TECTONIC EVOLUTION OF THE CENTRAL DEATH VALLEY RHOMBOCHASM, SOUTHEASTERN CALIFORNIA
The basin-fill of the rhombochasm consists of four distinct allostratigraphic units formed in four successive regional stages of basin-range tectonism. Each of these four tectonic stages is distinct in its characteristic strain regime and pattern of extension-related magmatism. In the first two stages, from ≈14.5 to ≈12 and from ≈12 to ≈7 Ma, the rhombochasm was a supradetachment basin, floored by a metamorphic-intrusive core complex. In the two remaining stages, from ≈7 to ≈4 Ma and from ≈4 Ma to present, progressively higher-angle faults have cut across the abandoned detachment fault, forming numerous smaller basins that are nested within the original detachment-floored area of the rhombochasm, including Badwater basin. Tectonic dissection related to these younger crosscutting basins provides unparalleled exposures of both the upper and lower plates of the early supradetachment basin.
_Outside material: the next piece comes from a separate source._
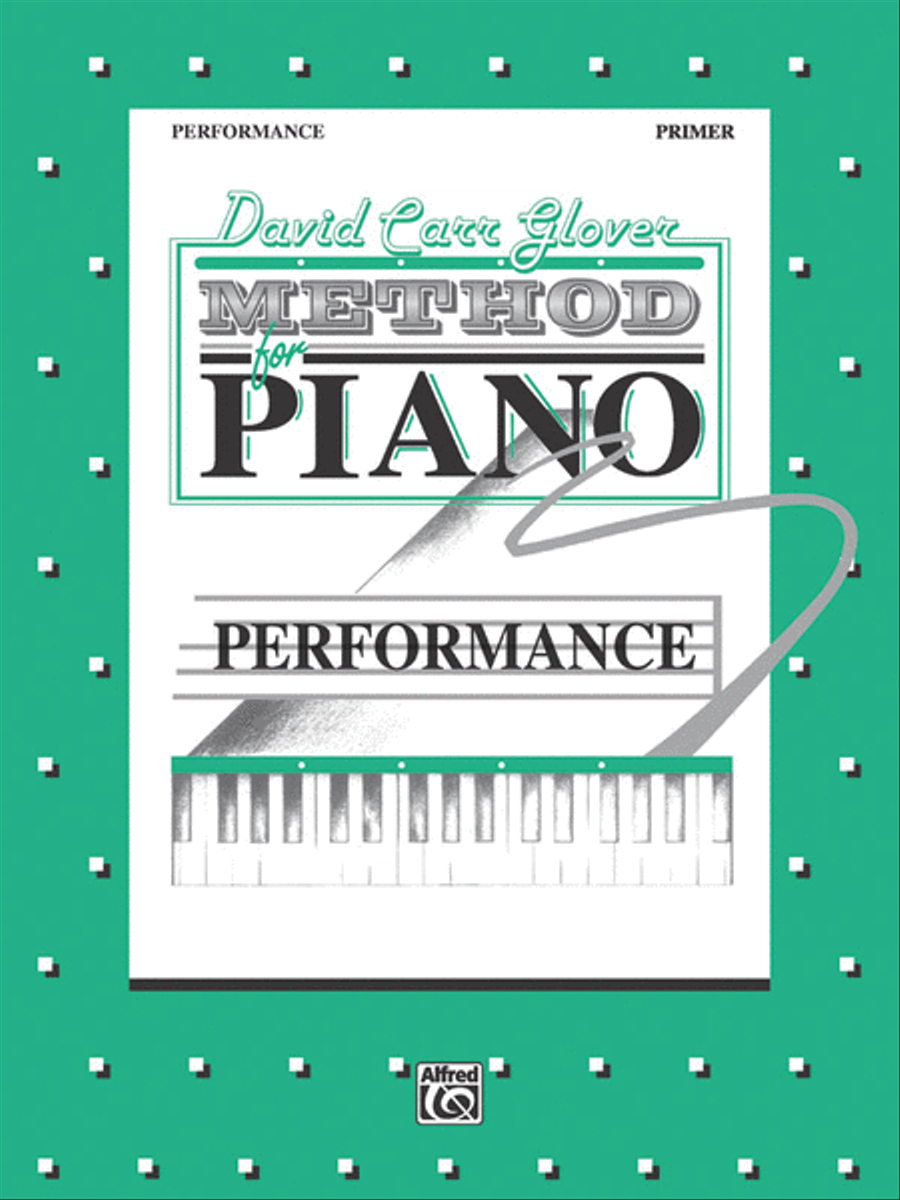 David Carr Glover Method for Piano Performance Piano Method scores gallery preview page 1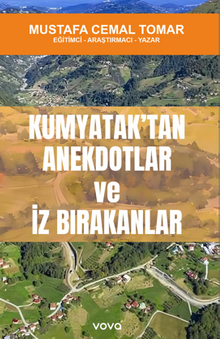 Kumyatak’tan Anektodlar ve İz Bırakanlar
The tectonic evolution of the rhombochasm is presented in a series of sequential palinspastic reconstructions, in both map view and cross sections. It is particularly notable that detachment faulting, although very important in the evolution of the rhombochasm, has been neither a defining nor an enduring feature of it. Moreover, the initial formation of the detachment fault was evidently a separate, larger-scale event that at least slightly predated the formation of the rhombochasm along it.